Text excerpt -
START

Last weekend was a particularly violent one in Baltimore City. 17 people were shot from Thursday through the weekend, according to The Baltimore Sun, five of them shot and killed a block from St. Katherine of Alexandria Episcopal Church in west Baltimore. The Rev. Grey Maggiano, rector of Memorial Episcopal Church, Bolton Hill, wrote the following invitation on his personal Facebook page Saturday afternoon:
“Usually I encourage my friends on Facebook to come to Memorial in the morning – but this is an exception. As you know it has been a very violent few days in Baltimore, with more than 17 people being shot since Thursday. 5 of those people were shot a block from Saint Katherine of Alexandria Episcopal Church, our neighboring church on Division and Prestman. If you are tired of violence, and want to support a community who suffers directly from it and is working to make it better, I encourage you to join them for worship at 9 am tomorrow morning and join them in our common prayer that fear doesn’t win.”
Several parishioners from Memorial, Bolton Hill, attended St. Katherine’s on Sunday, February 24. Among them was Memorial’s junior warden, Bill Roberts. Roberts reports it was very important for him to attend St. Katherine’s, to pray with them, and to be of support. He did so not only in response to Rev. Maggiano’s request, but because Memorial and St. Katherine’s have been working together for a couple of years to share events, worship and build community. They are working together to heal a breach created by society and the people have a deep affinity for each other. St. Katherine’s is a predominantly African American parish and Memorial is a predominantly white parish less than a mile away. Twice a year for the past couple of years, Memorial and St. Katherine’s have “church swapped,” as Roberts described it. This means the two congregations have held their Sunday worship together at one church or the other, but all together in one of the churches at a time. Last summer the congregations held a joint neighborhood party in a city park adjacent to St. Katherine’s known to be a destination for illegal drug activity. This joint event was to welcome families and children, to have fun and to take back the park. Later this year parishioners from both congregations are taking a field trip to Lancaster, PA to see the musical Jesus. Roberts says the joining of the two communities in their commitment to follow Christ brings him so much joy. The relationships built between the two parishes have been all about learning from each other, loving each other and getting to know each other. Roberts says the two churches, in the language of our presiding bishop, the Most Rev. Michael Bruce Curry, are working toward building the beloved community. “Nothing bad can ever come from being in relationship with our sister parishes,” said Roberts.
The Rev. Allston Jacobs, rector of St. Katherine of Alexandria, is grateful for the relationship with Memorial. “We have had this relationship for about two years,” he remarked. “It has been a good relationship.” Father Jacobs noted the two congregations work together often and St. Katherine’s will be going to Memorial for the Maundy Thursday service, and Memorial to St. Katherine’s for Good Friday, this Holy Week.

END

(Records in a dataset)

START

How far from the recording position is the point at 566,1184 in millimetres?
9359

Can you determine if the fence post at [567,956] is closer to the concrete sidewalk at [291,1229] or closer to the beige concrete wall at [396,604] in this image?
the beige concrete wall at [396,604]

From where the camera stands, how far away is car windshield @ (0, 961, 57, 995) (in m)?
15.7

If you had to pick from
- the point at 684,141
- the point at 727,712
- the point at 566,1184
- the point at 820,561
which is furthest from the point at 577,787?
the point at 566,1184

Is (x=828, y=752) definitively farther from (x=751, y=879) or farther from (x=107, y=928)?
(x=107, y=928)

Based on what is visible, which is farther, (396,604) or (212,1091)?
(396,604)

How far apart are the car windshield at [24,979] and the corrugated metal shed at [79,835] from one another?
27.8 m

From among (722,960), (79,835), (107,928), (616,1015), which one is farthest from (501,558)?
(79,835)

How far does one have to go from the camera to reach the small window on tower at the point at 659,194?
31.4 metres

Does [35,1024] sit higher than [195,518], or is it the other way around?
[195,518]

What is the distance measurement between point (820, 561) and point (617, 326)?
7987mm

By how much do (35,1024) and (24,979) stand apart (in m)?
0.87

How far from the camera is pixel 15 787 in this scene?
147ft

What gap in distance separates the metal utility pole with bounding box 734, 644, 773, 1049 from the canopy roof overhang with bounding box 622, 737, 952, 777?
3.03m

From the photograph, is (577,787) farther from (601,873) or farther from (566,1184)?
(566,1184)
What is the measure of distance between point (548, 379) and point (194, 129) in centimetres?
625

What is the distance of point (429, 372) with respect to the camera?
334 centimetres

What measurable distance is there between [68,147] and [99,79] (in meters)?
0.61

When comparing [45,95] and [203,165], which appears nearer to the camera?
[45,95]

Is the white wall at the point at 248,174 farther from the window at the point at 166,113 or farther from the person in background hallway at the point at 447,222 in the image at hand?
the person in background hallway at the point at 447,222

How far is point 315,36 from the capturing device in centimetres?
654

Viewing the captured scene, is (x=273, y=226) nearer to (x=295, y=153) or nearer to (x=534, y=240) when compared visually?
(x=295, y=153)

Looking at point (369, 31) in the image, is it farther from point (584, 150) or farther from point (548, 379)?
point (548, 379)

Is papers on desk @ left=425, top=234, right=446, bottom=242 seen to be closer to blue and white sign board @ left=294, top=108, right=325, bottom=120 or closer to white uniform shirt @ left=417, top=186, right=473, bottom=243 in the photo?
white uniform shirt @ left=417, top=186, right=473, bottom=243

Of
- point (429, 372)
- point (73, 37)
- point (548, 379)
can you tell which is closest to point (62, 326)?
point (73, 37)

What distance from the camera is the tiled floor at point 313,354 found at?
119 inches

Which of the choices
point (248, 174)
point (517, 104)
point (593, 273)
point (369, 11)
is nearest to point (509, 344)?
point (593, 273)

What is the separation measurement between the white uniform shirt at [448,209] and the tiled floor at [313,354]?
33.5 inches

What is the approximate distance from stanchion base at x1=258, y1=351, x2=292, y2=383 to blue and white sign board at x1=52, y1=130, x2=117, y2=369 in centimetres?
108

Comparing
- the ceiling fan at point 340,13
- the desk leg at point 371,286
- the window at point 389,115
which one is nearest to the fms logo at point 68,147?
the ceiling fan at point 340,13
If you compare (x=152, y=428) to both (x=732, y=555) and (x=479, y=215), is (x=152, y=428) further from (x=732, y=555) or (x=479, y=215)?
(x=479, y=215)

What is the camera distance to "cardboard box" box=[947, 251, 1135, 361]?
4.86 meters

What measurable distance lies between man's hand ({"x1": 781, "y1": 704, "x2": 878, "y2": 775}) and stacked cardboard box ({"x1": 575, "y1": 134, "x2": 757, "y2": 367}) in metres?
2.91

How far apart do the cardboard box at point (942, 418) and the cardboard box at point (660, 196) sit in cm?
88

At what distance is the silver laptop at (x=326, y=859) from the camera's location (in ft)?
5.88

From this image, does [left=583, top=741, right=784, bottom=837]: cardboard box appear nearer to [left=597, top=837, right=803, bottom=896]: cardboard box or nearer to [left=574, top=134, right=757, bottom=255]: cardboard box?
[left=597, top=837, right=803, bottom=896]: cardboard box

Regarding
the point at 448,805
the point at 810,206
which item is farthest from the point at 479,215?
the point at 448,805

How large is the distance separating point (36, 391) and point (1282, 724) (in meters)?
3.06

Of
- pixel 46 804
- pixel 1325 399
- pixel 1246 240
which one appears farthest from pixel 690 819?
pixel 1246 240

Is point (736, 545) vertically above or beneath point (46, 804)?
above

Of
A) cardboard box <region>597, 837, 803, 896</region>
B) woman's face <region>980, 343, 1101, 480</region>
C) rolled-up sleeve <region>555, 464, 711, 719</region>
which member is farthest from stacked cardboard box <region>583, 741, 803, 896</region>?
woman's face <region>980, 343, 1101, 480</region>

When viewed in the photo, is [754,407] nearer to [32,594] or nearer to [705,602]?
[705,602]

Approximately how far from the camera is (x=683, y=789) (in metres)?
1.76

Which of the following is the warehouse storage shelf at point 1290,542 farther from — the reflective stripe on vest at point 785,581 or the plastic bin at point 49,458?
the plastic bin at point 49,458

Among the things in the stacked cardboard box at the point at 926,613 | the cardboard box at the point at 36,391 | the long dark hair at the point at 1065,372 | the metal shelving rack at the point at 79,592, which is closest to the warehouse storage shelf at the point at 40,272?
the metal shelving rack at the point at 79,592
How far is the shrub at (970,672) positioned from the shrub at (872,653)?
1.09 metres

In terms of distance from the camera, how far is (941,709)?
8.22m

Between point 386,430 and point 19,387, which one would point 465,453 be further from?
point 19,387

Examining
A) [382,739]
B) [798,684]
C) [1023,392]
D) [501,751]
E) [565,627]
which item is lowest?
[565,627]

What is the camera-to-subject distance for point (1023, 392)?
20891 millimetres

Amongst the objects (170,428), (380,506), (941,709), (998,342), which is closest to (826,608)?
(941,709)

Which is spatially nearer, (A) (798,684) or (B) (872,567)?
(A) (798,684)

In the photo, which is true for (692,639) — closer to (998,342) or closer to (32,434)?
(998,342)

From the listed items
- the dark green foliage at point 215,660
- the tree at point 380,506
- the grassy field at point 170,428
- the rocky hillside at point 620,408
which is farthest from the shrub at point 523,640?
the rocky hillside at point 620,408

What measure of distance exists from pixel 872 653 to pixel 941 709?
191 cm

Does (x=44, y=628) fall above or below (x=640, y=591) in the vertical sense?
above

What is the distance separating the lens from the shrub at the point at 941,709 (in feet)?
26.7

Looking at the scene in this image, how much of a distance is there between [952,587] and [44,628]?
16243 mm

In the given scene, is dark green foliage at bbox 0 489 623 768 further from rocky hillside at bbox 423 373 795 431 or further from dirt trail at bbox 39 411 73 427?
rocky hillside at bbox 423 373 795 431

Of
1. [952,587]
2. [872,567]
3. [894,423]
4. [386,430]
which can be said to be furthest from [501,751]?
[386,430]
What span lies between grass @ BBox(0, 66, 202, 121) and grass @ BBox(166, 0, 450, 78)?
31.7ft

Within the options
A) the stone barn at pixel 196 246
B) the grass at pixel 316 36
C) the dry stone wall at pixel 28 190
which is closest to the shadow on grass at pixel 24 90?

END

Requirement A - Arrange the entries from the line containing "What measure of" down through the end of the entries as a Markdown table with columns "Row" and "Line", one entry line per row, skipping blank lines.
Requirement B - Pick up the article on the Memorial and St. Katherine's partnership from where it stops.

Result A -
| Row | Line |
|---|---|
| 1 | What measure of distance exists from pixel 872 653 to pixel 941 709? |
| 2 | 191 cm |
| 3 | Does (x=44, y=628) fall above or below (x=640, y=591) in the vertical sense? |
| 4 | above |
| 5 | What is the distance separating the lens from the shrub at the point at 941,709 (in feet)? |
| 6 | 26.7 |
| 7 | Looking at the scene in this image, how much of a distance is there between [952,587] and [44,628]? |
| 8 | 16243 mm |
| 9 | In the given scene, is dark green foliage at bbox 0 489 623 768 further from rocky hillside at bbox 423 373 795 431 or further from dirt trail at bbox 39 411 73 427? |
| 10 | rocky hillside at bbox 423 373 795 431 |
| 11 | Of |
| 12 | 1. [952,587] |
| 13 | 2. [872,567] |
| 14 | 3. [894,423] |
| 15 | 4. [386,430] |
| 16 | which can be said to be furthest from [501,751]? |
| 17 | [386,430] |
| 18 | What span lies between grass @ BBox(0, 66, 202, 121) and grass @ BBox(166, 0, 450, 78)? |
| 19 | 31.7ft |
| 20 | Within the options |
| 21 | A) the stone barn at pixel 196 246 |
| 22 | B) the grass at pixel 316 36 |
| 23 | C) the dry stone wall at pixel 28 190 |
| 24 | which is closest to the shadow on grass at pixel 24 90? |

Result B -
Worshippers at St. Katherine’s Sunday received a special guest, Lieutenant Jackson from the Baltimore City Police Department. The Rev. Joanna White, chaplain to clergy and their families in our diocese, who also attended St. Katherine’s Sunday, reported he was there to update and reassure the community which has become more violent recently due to a re-distribution of the police force to focus on particular high-crime areas. Lieutenant Jackson commented on the often limited resources of the police department, according to Roberts, but he let the people of St. Katherine’s know the Baltimore City Police Department genuinely cares about and recognizes the problems of violence in the area. He stressed they want to hear from members of the community when they think there is illegal activity going on and when they are having special events beyond Sunday so the department can do their best to protect the safety of churchgoers. Father Jacobs noted the congregation is very appreciative of the police department’s efforts and that he, personally, has noticed an increase in their presence this week, reporting the police have been visible in the area every day so far. Lieutenant Jackson offered safety tips to allow churchgoers to look out for each other. Parishioners are grateful to learn how they can better support each other as they worship in the neighborhood and pray for the safety of all.
If you are interested in helping with the problem of gun violence, there are resources and action you can take. Tomorrow, March 1, 2019, The Episcopal Public Policy Network and Episcopalians Against Gun Violence are hosting a live event on Facebook at Noon, EST. From the chapel in the United Methodist Building on Capitol Hill for a prayer service of lament for gun violence. While folks in and around Washington, D.C., will be gathering in person, you can take part online by watching the service, praying with us for those impacted by gun violence, and joining in conversation about how we can work to stop gun violence.
The service will be part of the Facebook Live prayer services offered on the Episcopalians Against Gun Violence page on Fridays from Epiphany through Easter 2019 and will happen at the conclusion of a visit by Bishops United Against Gun Violence on Capitol Hill, advocating to Congress for smarter gun reform legislation.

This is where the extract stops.